Islington in the Victorian era
For many years before I became an academic historian I worked in retail, either running shops as a manager or serving in them as an assistant. It was hard work, mostly enjoyable because of the people I worked with and the majority of the customers I met. It was pressured, particularly on busy Saturdays and in the Christmas run-in, and I got a lost less free time than I do today. It was also considerably less well paid.
One of the areas of contention I remember concerned pricing. Customers would occasionally try and haggle over a price and were often on the look out for a ‘bargain’; so ‘Sales’ were always busy. Sometimes a customer would bring an item to the counter to pay for it only for myself or a colleague to realise that it had been mis-priced (meaning that the price advertised on the label was cheaper than the actual price). We would always apologise, occasionally sell it to them at the stated price anyway, and emphatically point out that under consumer law we were not obliged to sell anything at any price to anyone.
So I was interested by the following case from the Clerkenwell Police Court which arose from just such an encounter, but in 1842.

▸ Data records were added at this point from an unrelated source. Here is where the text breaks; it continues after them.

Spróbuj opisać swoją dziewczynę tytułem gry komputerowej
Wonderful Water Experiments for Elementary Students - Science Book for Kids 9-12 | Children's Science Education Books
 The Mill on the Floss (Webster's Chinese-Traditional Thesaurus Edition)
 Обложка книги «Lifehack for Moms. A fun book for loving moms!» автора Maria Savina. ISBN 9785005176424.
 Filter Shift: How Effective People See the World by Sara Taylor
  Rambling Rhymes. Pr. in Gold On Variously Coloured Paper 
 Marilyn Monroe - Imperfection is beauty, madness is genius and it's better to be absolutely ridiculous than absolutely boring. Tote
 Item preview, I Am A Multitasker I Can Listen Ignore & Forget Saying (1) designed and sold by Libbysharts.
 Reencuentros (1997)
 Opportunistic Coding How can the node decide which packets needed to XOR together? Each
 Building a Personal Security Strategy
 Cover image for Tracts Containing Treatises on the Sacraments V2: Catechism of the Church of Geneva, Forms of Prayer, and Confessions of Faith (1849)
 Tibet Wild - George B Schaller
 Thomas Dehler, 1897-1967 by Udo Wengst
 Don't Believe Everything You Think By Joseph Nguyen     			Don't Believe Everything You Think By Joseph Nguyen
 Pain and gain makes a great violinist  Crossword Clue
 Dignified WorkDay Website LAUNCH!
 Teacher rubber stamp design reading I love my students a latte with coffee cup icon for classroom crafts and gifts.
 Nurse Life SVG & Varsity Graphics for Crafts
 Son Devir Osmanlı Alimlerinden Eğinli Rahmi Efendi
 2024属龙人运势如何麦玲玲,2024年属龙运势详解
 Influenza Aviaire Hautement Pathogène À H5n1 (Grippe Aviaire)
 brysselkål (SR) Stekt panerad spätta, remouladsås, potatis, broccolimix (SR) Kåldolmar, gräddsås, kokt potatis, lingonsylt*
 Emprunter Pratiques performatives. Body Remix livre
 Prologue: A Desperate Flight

Mr Thomas Deacon, a ‘gentleman’ was strolling through Islington when his eye was caught by a ‘handsome shawl’ hanging on a door outside a habersdasher’s. Shops did have window displays in the 1800s but the tradition (begun in the 1700s) of displaying goods outside to entice passers-by in, clearly continued. In this instance it worked; since he shawl was labelled at 16s 6d (about £36 today) Mr Deacon decided to enter the shop and purchase it.
He enquired about the shawl and the shop assistant (‘shop man’ as they were called then) offered to show him a section of others. No, he said, he wanted that one, which the assistant fetched. Deacon produced a sovereign to pay for it but was told this was not enough; the price of the item was in fact £1 13s (or £73). For a sovereign he would only get ‘half of it’.
Deacon was angry and remonstrated with the man. However, the shop man insisted he could not sell it to for less and so Deacon stormed out and went to the station house to bring a policeman. When he returned the owner of the shop, Mr Turner, was present. When he confirmed that his assistant had acted correctly Deacon lost his temper and ‘collared him’. At this Turner grabbed him, and threw him out of the shop.
This incident now escalated and Deacon summoned Turner for assaulting him. A few days later Turner ended up in the Clerkenwell court where Deacon’s interests were represented by a lawyer, a Mr Wakeling, while Turner hired a Mr Stoddard to defend him from the charge.
Having heard the evidence from both sides the magistrate, Mr Greenwood, said:
‘there was no law to prevent a man from labelling his goods at whatever price he sought fit, nor any law to compel the shopkeeper to sell the goods at the labelled price. The public, upon whom the deception was practised,’ he continued,’could best punish it’ (by withdrawing their custom I presume).
He dismissed the assault charge and everyone left. I doubt the experience did much for either man but it reminds us that our retail trading laws and regulations have been developing because of incidents such as this over hundreds of years.
Today our rights (as consumers) are protected by a number of laws but primarily by the Sale of Goods Act (1979). This requires retailers to meet certain conditions but it doesn’t protect us from the sort of ‘deception’ Mr Turner was accused of. This might seem unfair until you’ve worked in a shop. It is a fairly simple thing to switch a price label after all, so retailers need to retain the right not to part with something for less than its value, unless you choose to.